Calculating Amidst the Fog of War

When the CDC’s top modeler Martin Meltzer overestimated the reach of the Ebola outbreak in Africa last fall by over 65 times worse, some critics pointed to how such numbers can be overdramatized or misreported. But in an article in the Bellingham Herald, Associated Press medical writer Mike Stobbe argues that there are important business continuity lessons to be learned from Meltzer’s overestimation. “Modelers have become critical in the world of infectious diseases,” writes Stobbe. “Epidemics often have a ‘fog of war’ aspect to them, in which it’s not clear exactly what just happened or what’s about to happen next.”

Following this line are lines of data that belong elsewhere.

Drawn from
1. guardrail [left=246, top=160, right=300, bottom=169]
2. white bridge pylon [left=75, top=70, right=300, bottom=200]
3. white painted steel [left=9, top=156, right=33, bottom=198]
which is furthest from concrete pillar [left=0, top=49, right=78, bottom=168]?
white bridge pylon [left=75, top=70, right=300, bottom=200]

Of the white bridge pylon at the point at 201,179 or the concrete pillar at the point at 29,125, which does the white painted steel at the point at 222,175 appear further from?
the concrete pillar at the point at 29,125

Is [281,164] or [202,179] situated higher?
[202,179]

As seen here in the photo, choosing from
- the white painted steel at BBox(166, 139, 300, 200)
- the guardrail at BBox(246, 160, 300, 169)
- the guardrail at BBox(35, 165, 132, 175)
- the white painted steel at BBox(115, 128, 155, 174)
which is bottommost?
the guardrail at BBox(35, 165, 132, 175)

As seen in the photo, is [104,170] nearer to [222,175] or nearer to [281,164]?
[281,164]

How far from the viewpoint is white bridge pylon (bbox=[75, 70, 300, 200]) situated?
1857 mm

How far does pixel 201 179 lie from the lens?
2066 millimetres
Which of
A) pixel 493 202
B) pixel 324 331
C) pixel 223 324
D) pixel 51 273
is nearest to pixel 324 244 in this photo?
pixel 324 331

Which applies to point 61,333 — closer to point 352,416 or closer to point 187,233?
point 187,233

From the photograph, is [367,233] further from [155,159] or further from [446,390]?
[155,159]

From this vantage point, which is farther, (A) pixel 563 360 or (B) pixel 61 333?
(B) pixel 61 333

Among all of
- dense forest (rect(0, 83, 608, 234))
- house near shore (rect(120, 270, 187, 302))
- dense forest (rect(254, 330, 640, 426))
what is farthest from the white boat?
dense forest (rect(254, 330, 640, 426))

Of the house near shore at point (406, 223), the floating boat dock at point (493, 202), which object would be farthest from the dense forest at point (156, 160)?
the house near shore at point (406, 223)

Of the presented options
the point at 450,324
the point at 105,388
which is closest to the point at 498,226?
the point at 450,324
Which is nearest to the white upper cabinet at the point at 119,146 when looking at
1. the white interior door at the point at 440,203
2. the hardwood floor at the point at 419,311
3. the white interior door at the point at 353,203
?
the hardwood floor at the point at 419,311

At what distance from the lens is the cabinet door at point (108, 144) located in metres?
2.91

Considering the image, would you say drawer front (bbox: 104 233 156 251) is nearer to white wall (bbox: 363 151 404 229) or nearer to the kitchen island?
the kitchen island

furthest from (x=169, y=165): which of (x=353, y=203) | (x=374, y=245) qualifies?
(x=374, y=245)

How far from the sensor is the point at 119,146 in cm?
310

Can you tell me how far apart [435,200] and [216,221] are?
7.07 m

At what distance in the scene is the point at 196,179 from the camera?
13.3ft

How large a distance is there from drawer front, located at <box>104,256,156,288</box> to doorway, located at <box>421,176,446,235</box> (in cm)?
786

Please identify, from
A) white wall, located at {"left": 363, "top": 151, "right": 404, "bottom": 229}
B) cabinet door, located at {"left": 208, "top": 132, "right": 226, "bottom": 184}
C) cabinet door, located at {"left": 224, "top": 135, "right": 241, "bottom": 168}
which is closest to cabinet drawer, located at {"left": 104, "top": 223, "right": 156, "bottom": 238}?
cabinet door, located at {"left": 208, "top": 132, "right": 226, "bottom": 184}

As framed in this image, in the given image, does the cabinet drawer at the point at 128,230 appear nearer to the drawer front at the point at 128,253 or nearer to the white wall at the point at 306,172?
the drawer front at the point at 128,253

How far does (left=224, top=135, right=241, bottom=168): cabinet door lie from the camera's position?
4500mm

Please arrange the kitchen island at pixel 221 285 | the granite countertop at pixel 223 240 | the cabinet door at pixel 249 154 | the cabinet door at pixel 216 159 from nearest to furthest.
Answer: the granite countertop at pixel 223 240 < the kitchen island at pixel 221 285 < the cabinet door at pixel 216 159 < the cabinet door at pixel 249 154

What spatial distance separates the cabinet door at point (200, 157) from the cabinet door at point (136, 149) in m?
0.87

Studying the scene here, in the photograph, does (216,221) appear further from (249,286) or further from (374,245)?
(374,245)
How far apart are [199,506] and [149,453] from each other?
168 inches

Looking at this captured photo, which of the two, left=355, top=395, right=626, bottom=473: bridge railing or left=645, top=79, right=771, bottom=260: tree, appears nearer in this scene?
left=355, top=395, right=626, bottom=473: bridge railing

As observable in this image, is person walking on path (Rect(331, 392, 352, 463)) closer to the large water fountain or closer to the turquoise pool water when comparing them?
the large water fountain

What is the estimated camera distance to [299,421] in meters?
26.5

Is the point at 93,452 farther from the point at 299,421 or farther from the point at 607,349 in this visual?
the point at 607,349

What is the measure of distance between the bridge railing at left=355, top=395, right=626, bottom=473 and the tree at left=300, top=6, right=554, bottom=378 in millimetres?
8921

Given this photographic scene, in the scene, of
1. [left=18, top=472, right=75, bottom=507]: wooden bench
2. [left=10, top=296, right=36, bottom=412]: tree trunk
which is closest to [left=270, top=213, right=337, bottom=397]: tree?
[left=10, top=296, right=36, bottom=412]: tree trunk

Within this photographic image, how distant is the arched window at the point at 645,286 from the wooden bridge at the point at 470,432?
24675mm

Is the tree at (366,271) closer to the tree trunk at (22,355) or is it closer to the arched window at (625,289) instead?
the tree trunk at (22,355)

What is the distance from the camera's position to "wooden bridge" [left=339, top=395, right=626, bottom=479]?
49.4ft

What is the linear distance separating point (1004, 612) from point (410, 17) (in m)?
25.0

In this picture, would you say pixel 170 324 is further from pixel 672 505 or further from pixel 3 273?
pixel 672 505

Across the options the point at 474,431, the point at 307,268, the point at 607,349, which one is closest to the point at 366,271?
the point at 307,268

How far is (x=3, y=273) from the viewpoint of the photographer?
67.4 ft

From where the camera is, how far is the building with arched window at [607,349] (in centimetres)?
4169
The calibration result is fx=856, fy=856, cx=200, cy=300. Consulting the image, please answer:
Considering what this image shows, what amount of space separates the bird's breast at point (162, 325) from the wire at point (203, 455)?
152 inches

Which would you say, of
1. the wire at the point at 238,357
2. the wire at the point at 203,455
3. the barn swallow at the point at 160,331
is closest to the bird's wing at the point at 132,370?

Although Meltzer’s prediction of 500,000 to 1.4 million Ebola cases within a few months in West Africa turned out to be overshooting the actual 21,000 reported cases, he was asked to provide a worst-case estimate; a number which Stobbe says is valuable to get people to care enough to pay attention to risk. “The worst-case figures got the most attention,” writes Stobbe. “The media focused on them in headlines. Health officials highlighted them in their push to get more money and manpower devoted to the epidemic. And interestingly, those are the numbers health officials describe as the most successful part of Meltzer’s prediction paper.”

Stobbe cites Dr. Keiji Fukuda, assistant director-general of the World Health Organization and former colleague of Meltzer’s as saying that the report “galvanized countries – and people – to put in more effort” to combat Ebola.

The role of the CDC, says Stobbe, is to “prepare America for the worst,” and as such, modelers should look at extreme scenarios. “If Meltzer’s estimates push policymakers to bolster public health defenses, it’s all to the greater good.”

Some experts disagree, says Stobbe, who cites David Ozonoff, an environmental health professor at Boston University. “The way risk assessment is done in this country is the policy makers shoot the arrow and the risk assessors paint a target around it. There’s a flavor of this with modeling, too. If you say the purpose [of a modeling estimate] is motivational, that’s another way it’s not scientific.”